Pues como dirían allá, este cuate viene con esta rola buenísima pues. Sigo con las rancheras y esta vez traigo al primero de dos… que buenos dos. Se trata de Vicente Fernández y la canción “Por tu maldito amor”. Es parte de otra película con el mismo nombre estrenada en 1989. Parte también de mi infancia, donde seguí viviendo muy al estilo de las imágenes se os puede venir a la cabeza, granjas, fincas, camionetas, etc… Recuerdo que el país donde nací esta canción fue un boom. Vicente Fernández tiene una prolífica carrera desde 1968 y siempre arraigado en las rancheras de todo tipo, desde las más dolorosas hasta las más puras y genuinas. Ese hombre con bigote y pelo de antaño con la imagen estereotipada del mexicano más puro. Durante algún tiempo en mi infancia quería parecerme a este estilo de hombre y vida. Obviamente cambió porque cambié de vida y de ejemplos. Hace un par de años la reencontré por casualidad y fue un no parar de escucharla al igual que otras de Vicente Fernández. Esa imagen de hombre despechado, tirando una botella, con una nota de alguien que se va creo que es lo más parecido que ha pasado por mi vida. No sé cuántas noches habré pasado solo escuchando canciones, hablando solo, con una cerveza pensando en ese maldito amor con una letra desgarradora “Por tu maldito amor no logro acomodar mis sentimientos, y el alma se me sigue consumiendo” y cuando grita en medio de la canción eso de “¡¡Y PARA QUÉ QUIERO LA TUMBA SI YA ME ENTERRASTE EN VIDA, AHAHA AYI!! Es no más que la historia de uno de tantos amores… o uno especial en el que él la encuentra, se enamora y comenta en la canción que, oye, mira que yo nunca lo he negado, y que hasta con saña lo enloqueció de amor. El cayó en esa “trampa” con total ilusión. Peeeeero como suele ocurrir, todo se acabó, ella incumplió la promesa de quererse de adorarlo y lo hundió, se olvidó de él. Ese es el maldito amor del ‘Charro de Huentitán’. 









Crecí abrazado a la luna

Cuando tenía unos nueve años escuché esta canción.

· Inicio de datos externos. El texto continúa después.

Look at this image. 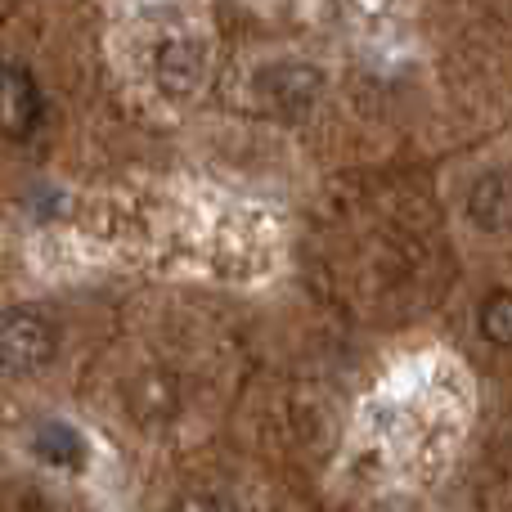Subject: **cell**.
I'll use <instances>...</instances> for the list:
<instances>
[{
    "mask_svg": "<svg viewBox=\"0 0 512 512\" xmlns=\"http://www.w3.org/2000/svg\"><path fill=\"white\" fill-rule=\"evenodd\" d=\"M0 346H5V369L9 373H36L54 360L59 333L41 310H9L0 324Z\"/></svg>",
    "mask_w": 512,
    "mask_h": 512,
    "instance_id": "cell-1",
    "label": "cell"
},
{
    "mask_svg": "<svg viewBox=\"0 0 512 512\" xmlns=\"http://www.w3.org/2000/svg\"><path fill=\"white\" fill-rule=\"evenodd\" d=\"M41 122V90L23 68H5V131L14 140L36 131Z\"/></svg>",
    "mask_w": 512,
    "mask_h": 512,
    "instance_id": "cell-2",
    "label": "cell"
},
{
    "mask_svg": "<svg viewBox=\"0 0 512 512\" xmlns=\"http://www.w3.org/2000/svg\"><path fill=\"white\" fill-rule=\"evenodd\" d=\"M481 328L490 342H512V292H495L481 306Z\"/></svg>",
    "mask_w": 512,
    "mask_h": 512,
    "instance_id": "cell-3",
    "label": "cell"
},
{
    "mask_svg": "<svg viewBox=\"0 0 512 512\" xmlns=\"http://www.w3.org/2000/svg\"><path fill=\"white\" fill-rule=\"evenodd\" d=\"M36 450H41L50 463H77V459H68V450H81V441H77V432L50 423V427H41V432H36Z\"/></svg>",
    "mask_w": 512,
    "mask_h": 512,
    "instance_id": "cell-4",
    "label": "cell"
}]
</instances>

Recuerdo que íbamos recorriendo la Isla de Tenerife con mi familia y en el cassette estaba puesto el disco de Juan Pardo, 'Gallo de pelea' del año 1989. Posteriormente, mi idealismo del romanticismo se cimentó en las letras de este cantante y de esta canción, "Abrazadito a la luna". La música fue una especie de crianza de mi lado romántico más 'paroxial' y Juan Pardo y este disco en particular se rayó en mi habitación de tanto escucharlo. Y hoy, de mayor, ahora mismo, lo estoy escuchando y se me vienen a la cabeza cientos y cientos de momentos de mi infancia y mi adolescencia. Juan Pardo, recuerden, salió de Los Brincos, luego hizo un dúo con Júnior y acabó su carrera en solitario. Les dejo otra canción que forma parte de la Banda Sonora de mi Vida personal.